Como escritor, Tiago também vê no TikTok a oportunidade de uma conversa mais direta entre leitores e autores brasileiros. “Ter um contato tão próximo com o autor de um livro que você acabou de ler é uma experiência única. Essa oportunidade fez com que mais leitores quisessem conhecer e se identificar com obras que falam sobre a nossa realidade”, menciona.

AUTORES. Após o crescimento do interesse de usuários da plataforma por literatura nacional contemporânea, Tiago percebeu uma maior inclusão de escritores do Brasil em catálogos e lançamentos. Segundo Ronaldo Marques, de fato, livros e autores brasileiros viraram sensação na plataforma.

A hashtag sobre a obra O

Amor Não é Óbvio, de Elayne Baeta, por exemplo, tem 25 milhões de visualizações. Outros livros, como Enquanto Eu Não Te Encontro, de Pedro Rhuas,

Conectadas, de Clara Alves, e

Jantar Secreto, de Raphael Montes, também são muito comentados. Também chamam a atenção as obras temáticas. É comum encontrar resenhas sobre romances LGBT+ e livros que trazem questões sociais, como racismo e machismo, em uma linguagem contemporânea.

**ENUNCIADO**
Transcreva integralmente o trecho sobre autores brasileiros no TikTok, sem nenhuma alteração. Os registros não são necessários para esta atividade.

**REGISTROS FORNECIDOS**

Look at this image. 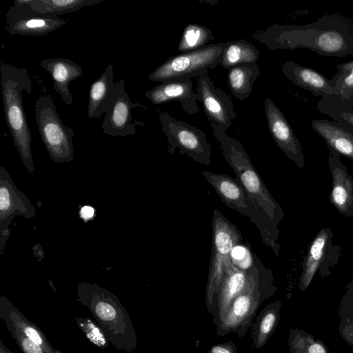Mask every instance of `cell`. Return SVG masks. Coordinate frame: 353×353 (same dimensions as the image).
<instances>
[{
    "label": "cell",
    "mask_w": 353,
    "mask_h": 353,
    "mask_svg": "<svg viewBox=\"0 0 353 353\" xmlns=\"http://www.w3.org/2000/svg\"><path fill=\"white\" fill-rule=\"evenodd\" d=\"M0 353H12L11 351L3 344L2 340H0Z\"/></svg>",
    "instance_id": "37"
},
{
    "label": "cell",
    "mask_w": 353,
    "mask_h": 353,
    "mask_svg": "<svg viewBox=\"0 0 353 353\" xmlns=\"http://www.w3.org/2000/svg\"><path fill=\"white\" fill-rule=\"evenodd\" d=\"M115 86L113 65L110 63L90 85L87 111L89 118L98 119L105 113L114 96Z\"/></svg>",
    "instance_id": "23"
},
{
    "label": "cell",
    "mask_w": 353,
    "mask_h": 353,
    "mask_svg": "<svg viewBox=\"0 0 353 353\" xmlns=\"http://www.w3.org/2000/svg\"><path fill=\"white\" fill-rule=\"evenodd\" d=\"M259 58V50L251 43L240 39L226 43L219 64L228 70L245 63H256Z\"/></svg>",
    "instance_id": "27"
},
{
    "label": "cell",
    "mask_w": 353,
    "mask_h": 353,
    "mask_svg": "<svg viewBox=\"0 0 353 353\" xmlns=\"http://www.w3.org/2000/svg\"><path fill=\"white\" fill-rule=\"evenodd\" d=\"M312 129L325 141L330 154L353 160V128L337 121L314 119Z\"/></svg>",
    "instance_id": "18"
},
{
    "label": "cell",
    "mask_w": 353,
    "mask_h": 353,
    "mask_svg": "<svg viewBox=\"0 0 353 353\" xmlns=\"http://www.w3.org/2000/svg\"><path fill=\"white\" fill-rule=\"evenodd\" d=\"M248 270L239 268L233 263L228 272L214 301L210 314L212 323L218 327L225 316L232 303L243 289Z\"/></svg>",
    "instance_id": "21"
},
{
    "label": "cell",
    "mask_w": 353,
    "mask_h": 353,
    "mask_svg": "<svg viewBox=\"0 0 353 353\" xmlns=\"http://www.w3.org/2000/svg\"><path fill=\"white\" fill-rule=\"evenodd\" d=\"M335 67L338 72L330 79L335 94L324 96L319 101L339 107H352L353 60L338 64Z\"/></svg>",
    "instance_id": "24"
},
{
    "label": "cell",
    "mask_w": 353,
    "mask_h": 353,
    "mask_svg": "<svg viewBox=\"0 0 353 353\" xmlns=\"http://www.w3.org/2000/svg\"><path fill=\"white\" fill-rule=\"evenodd\" d=\"M214 38L212 32L208 28L189 23L184 28L178 50L183 53L196 50L208 46V42Z\"/></svg>",
    "instance_id": "30"
},
{
    "label": "cell",
    "mask_w": 353,
    "mask_h": 353,
    "mask_svg": "<svg viewBox=\"0 0 353 353\" xmlns=\"http://www.w3.org/2000/svg\"><path fill=\"white\" fill-rule=\"evenodd\" d=\"M103 0H32L30 7L42 13L61 15L94 6Z\"/></svg>",
    "instance_id": "29"
},
{
    "label": "cell",
    "mask_w": 353,
    "mask_h": 353,
    "mask_svg": "<svg viewBox=\"0 0 353 353\" xmlns=\"http://www.w3.org/2000/svg\"><path fill=\"white\" fill-rule=\"evenodd\" d=\"M253 37L272 50L305 48L321 56L353 55V24L338 14L323 15L306 25L274 24Z\"/></svg>",
    "instance_id": "1"
},
{
    "label": "cell",
    "mask_w": 353,
    "mask_h": 353,
    "mask_svg": "<svg viewBox=\"0 0 353 353\" xmlns=\"http://www.w3.org/2000/svg\"><path fill=\"white\" fill-rule=\"evenodd\" d=\"M16 216L30 219L36 216L34 206L13 182L9 172L0 167V258L10 236L9 225Z\"/></svg>",
    "instance_id": "12"
},
{
    "label": "cell",
    "mask_w": 353,
    "mask_h": 353,
    "mask_svg": "<svg viewBox=\"0 0 353 353\" xmlns=\"http://www.w3.org/2000/svg\"><path fill=\"white\" fill-rule=\"evenodd\" d=\"M210 126L214 138L219 143L224 159L236 175V179L261 217L273 232L279 235L278 225L284 217L283 211L265 186L243 146L237 139L230 137L222 128L213 123Z\"/></svg>",
    "instance_id": "2"
},
{
    "label": "cell",
    "mask_w": 353,
    "mask_h": 353,
    "mask_svg": "<svg viewBox=\"0 0 353 353\" xmlns=\"http://www.w3.org/2000/svg\"><path fill=\"white\" fill-rule=\"evenodd\" d=\"M40 66L51 75L53 89L59 94L64 103L71 105L73 99L69 84L83 74L81 66L65 58L43 59Z\"/></svg>",
    "instance_id": "19"
},
{
    "label": "cell",
    "mask_w": 353,
    "mask_h": 353,
    "mask_svg": "<svg viewBox=\"0 0 353 353\" xmlns=\"http://www.w3.org/2000/svg\"><path fill=\"white\" fill-rule=\"evenodd\" d=\"M203 175L228 208L248 217L254 224L260 232L263 243L278 256L280 248L279 235L273 232L261 217L237 180L228 174L209 171H203Z\"/></svg>",
    "instance_id": "7"
},
{
    "label": "cell",
    "mask_w": 353,
    "mask_h": 353,
    "mask_svg": "<svg viewBox=\"0 0 353 353\" xmlns=\"http://www.w3.org/2000/svg\"><path fill=\"white\" fill-rule=\"evenodd\" d=\"M264 110L271 136L279 148L301 169L305 158L299 139L280 108L269 98L264 100Z\"/></svg>",
    "instance_id": "15"
},
{
    "label": "cell",
    "mask_w": 353,
    "mask_h": 353,
    "mask_svg": "<svg viewBox=\"0 0 353 353\" xmlns=\"http://www.w3.org/2000/svg\"><path fill=\"white\" fill-rule=\"evenodd\" d=\"M145 96L154 105L177 101L183 110L190 115L199 111L196 93L193 90L191 79L179 78L162 82L148 90Z\"/></svg>",
    "instance_id": "16"
},
{
    "label": "cell",
    "mask_w": 353,
    "mask_h": 353,
    "mask_svg": "<svg viewBox=\"0 0 353 353\" xmlns=\"http://www.w3.org/2000/svg\"><path fill=\"white\" fill-rule=\"evenodd\" d=\"M196 93L210 124H215L225 130L228 129L236 118L230 96L216 88L207 75L198 79Z\"/></svg>",
    "instance_id": "14"
},
{
    "label": "cell",
    "mask_w": 353,
    "mask_h": 353,
    "mask_svg": "<svg viewBox=\"0 0 353 353\" xmlns=\"http://www.w3.org/2000/svg\"><path fill=\"white\" fill-rule=\"evenodd\" d=\"M309 353H325L324 347L320 344L315 343L309 347Z\"/></svg>",
    "instance_id": "36"
},
{
    "label": "cell",
    "mask_w": 353,
    "mask_h": 353,
    "mask_svg": "<svg viewBox=\"0 0 353 353\" xmlns=\"http://www.w3.org/2000/svg\"><path fill=\"white\" fill-rule=\"evenodd\" d=\"M232 261L239 268L248 270L252 265L253 254L247 246L241 243L233 249Z\"/></svg>",
    "instance_id": "33"
},
{
    "label": "cell",
    "mask_w": 353,
    "mask_h": 353,
    "mask_svg": "<svg viewBox=\"0 0 353 353\" xmlns=\"http://www.w3.org/2000/svg\"><path fill=\"white\" fill-rule=\"evenodd\" d=\"M331 235L332 232L330 229L323 228L310 243L303 263V270L301 276V284L303 289L306 288L310 283L319 267Z\"/></svg>",
    "instance_id": "28"
},
{
    "label": "cell",
    "mask_w": 353,
    "mask_h": 353,
    "mask_svg": "<svg viewBox=\"0 0 353 353\" xmlns=\"http://www.w3.org/2000/svg\"><path fill=\"white\" fill-rule=\"evenodd\" d=\"M259 74L260 70L256 63L241 64L229 70L228 86L233 96L241 101L247 99Z\"/></svg>",
    "instance_id": "25"
},
{
    "label": "cell",
    "mask_w": 353,
    "mask_h": 353,
    "mask_svg": "<svg viewBox=\"0 0 353 353\" xmlns=\"http://www.w3.org/2000/svg\"><path fill=\"white\" fill-rule=\"evenodd\" d=\"M5 324L8 330L12 334V337L15 340L17 344L23 353H51L34 343L22 332L14 326L9 323Z\"/></svg>",
    "instance_id": "32"
},
{
    "label": "cell",
    "mask_w": 353,
    "mask_h": 353,
    "mask_svg": "<svg viewBox=\"0 0 353 353\" xmlns=\"http://www.w3.org/2000/svg\"><path fill=\"white\" fill-rule=\"evenodd\" d=\"M159 119L171 154L178 149L181 154H186L199 163L210 165L212 148L201 130L178 120L167 112L160 113Z\"/></svg>",
    "instance_id": "10"
},
{
    "label": "cell",
    "mask_w": 353,
    "mask_h": 353,
    "mask_svg": "<svg viewBox=\"0 0 353 353\" xmlns=\"http://www.w3.org/2000/svg\"><path fill=\"white\" fill-rule=\"evenodd\" d=\"M317 108L320 112L330 117L334 121L353 128V106L339 107L318 101Z\"/></svg>",
    "instance_id": "31"
},
{
    "label": "cell",
    "mask_w": 353,
    "mask_h": 353,
    "mask_svg": "<svg viewBox=\"0 0 353 353\" xmlns=\"http://www.w3.org/2000/svg\"><path fill=\"white\" fill-rule=\"evenodd\" d=\"M0 318L5 323H9L22 332L32 341L46 351L51 353H61L52 346L39 327L27 319L4 296L0 298Z\"/></svg>",
    "instance_id": "22"
},
{
    "label": "cell",
    "mask_w": 353,
    "mask_h": 353,
    "mask_svg": "<svg viewBox=\"0 0 353 353\" xmlns=\"http://www.w3.org/2000/svg\"><path fill=\"white\" fill-rule=\"evenodd\" d=\"M279 303H268L258 314L252 325V347L261 349L273 334L279 321Z\"/></svg>",
    "instance_id": "26"
},
{
    "label": "cell",
    "mask_w": 353,
    "mask_h": 353,
    "mask_svg": "<svg viewBox=\"0 0 353 353\" xmlns=\"http://www.w3.org/2000/svg\"><path fill=\"white\" fill-rule=\"evenodd\" d=\"M328 166L332 176V188L329 194L330 203L339 213L353 216V179L340 157L329 154Z\"/></svg>",
    "instance_id": "17"
},
{
    "label": "cell",
    "mask_w": 353,
    "mask_h": 353,
    "mask_svg": "<svg viewBox=\"0 0 353 353\" xmlns=\"http://www.w3.org/2000/svg\"><path fill=\"white\" fill-rule=\"evenodd\" d=\"M36 122L50 159L55 163H69L74 159V130L62 122L52 99L39 97L34 105Z\"/></svg>",
    "instance_id": "8"
},
{
    "label": "cell",
    "mask_w": 353,
    "mask_h": 353,
    "mask_svg": "<svg viewBox=\"0 0 353 353\" xmlns=\"http://www.w3.org/2000/svg\"><path fill=\"white\" fill-rule=\"evenodd\" d=\"M236 226L217 209L212 214V248L205 290V305L210 314L216 296L232 264L233 249L242 243Z\"/></svg>",
    "instance_id": "6"
},
{
    "label": "cell",
    "mask_w": 353,
    "mask_h": 353,
    "mask_svg": "<svg viewBox=\"0 0 353 353\" xmlns=\"http://www.w3.org/2000/svg\"><path fill=\"white\" fill-rule=\"evenodd\" d=\"M225 46L226 43L208 44L196 50L172 56L152 72L148 79L162 83L174 79L203 77L219 63Z\"/></svg>",
    "instance_id": "9"
},
{
    "label": "cell",
    "mask_w": 353,
    "mask_h": 353,
    "mask_svg": "<svg viewBox=\"0 0 353 353\" xmlns=\"http://www.w3.org/2000/svg\"><path fill=\"white\" fill-rule=\"evenodd\" d=\"M137 107L144 108L139 103L131 101L125 90V81L120 79L116 83L114 96L101 125L103 132L112 137H125L135 134L136 127L143 125V123L132 119V110Z\"/></svg>",
    "instance_id": "13"
},
{
    "label": "cell",
    "mask_w": 353,
    "mask_h": 353,
    "mask_svg": "<svg viewBox=\"0 0 353 353\" xmlns=\"http://www.w3.org/2000/svg\"><path fill=\"white\" fill-rule=\"evenodd\" d=\"M77 300L92 313L105 338L116 349L131 353L137 336L129 314L118 298L97 284L79 283Z\"/></svg>",
    "instance_id": "3"
},
{
    "label": "cell",
    "mask_w": 353,
    "mask_h": 353,
    "mask_svg": "<svg viewBox=\"0 0 353 353\" xmlns=\"http://www.w3.org/2000/svg\"><path fill=\"white\" fill-rule=\"evenodd\" d=\"M95 210L90 205L82 206L79 210V215L81 219L85 221L91 220L94 216Z\"/></svg>",
    "instance_id": "35"
},
{
    "label": "cell",
    "mask_w": 353,
    "mask_h": 353,
    "mask_svg": "<svg viewBox=\"0 0 353 353\" xmlns=\"http://www.w3.org/2000/svg\"><path fill=\"white\" fill-rule=\"evenodd\" d=\"M32 0H14L6 15L5 30L11 35L39 37L63 26L67 20L42 14L30 7Z\"/></svg>",
    "instance_id": "11"
},
{
    "label": "cell",
    "mask_w": 353,
    "mask_h": 353,
    "mask_svg": "<svg viewBox=\"0 0 353 353\" xmlns=\"http://www.w3.org/2000/svg\"><path fill=\"white\" fill-rule=\"evenodd\" d=\"M276 290L273 273L257 254H253L252 265L248 270L246 283L234 299L221 323L216 327L217 336L230 332L243 337L262 303Z\"/></svg>",
    "instance_id": "5"
},
{
    "label": "cell",
    "mask_w": 353,
    "mask_h": 353,
    "mask_svg": "<svg viewBox=\"0 0 353 353\" xmlns=\"http://www.w3.org/2000/svg\"><path fill=\"white\" fill-rule=\"evenodd\" d=\"M1 94L6 123L22 163L34 175L32 135L23 104V92L31 94L32 81L25 68L1 63Z\"/></svg>",
    "instance_id": "4"
},
{
    "label": "cell",
    "mask_w": 353,
    "mask_h": 353,
    "mask_svg": "<svg viewBox=\"0 0 353 353\" xmlns=\"http://www.w3.org/2000/svg\"><path fill=\"white\" fill-rule=\"evenodd\" d=\"M285 77L294 85L307 90L316 97L334 95L335 90L330 79L320 72L299 65L294 61H288L281 66Z\"/></svg>",
    "instance_id": "20"
},
{
    "label": "cell",
    "mask_w": 353,
    "mask_h": 353,
    "mask_svg": "<svg viewBox=\"0 0 353 353\" xmlns=\"http://www.w3.org/2000/svg\"><path fill=\"white\" fill-rule=\"evenodd\" d=\"M208 353H237V347L232 341L212 345Z\"/></svg>",
    "instance_id": "34"
}]
</instances>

**RESPOSTA**
Como escritor, Tiago também vê no TikTok a oportunidade de uma conversa mais direta entre leitores e autores brasileiros. “Ter um contato tão próximo com o autor de um livro que você acabou de ler é uma experiência única. Essa oportunidade fez com que mais leitores quisessem conhecer e se identificar com obras que falam sobre a nossa realidade”, menciona.

AUTORES. Após o crescimento do interesse de usuários da plataforma por literatura nacional contemporânea, Tiago percebeu uma maior inclusão de escritores do Brasil em catálogos e lançamentos. Segundo Ronaldo Marques, de fato, livros e autores brasileiros viraram sensação na plataforma.

A hashtag sobre a obra O

Amor Não é Óbvio, de Elayne Baeta, por exemplo, tem 25 milhões de visualizações. Outros livros, como Enquanto Eu Não Te Encontro, de Pedro Rhuas,

Conectadas, de Clara Alves, e

Jantar Secreto, de Raphael Montes, também são muito comentados. Também chamam a atenção as obras temáticas. É comum encontrar resenhas sobre romances LGBT+ e livros que trazem questões sociais, como racismo e machismo, em uma linguagem contemporânea.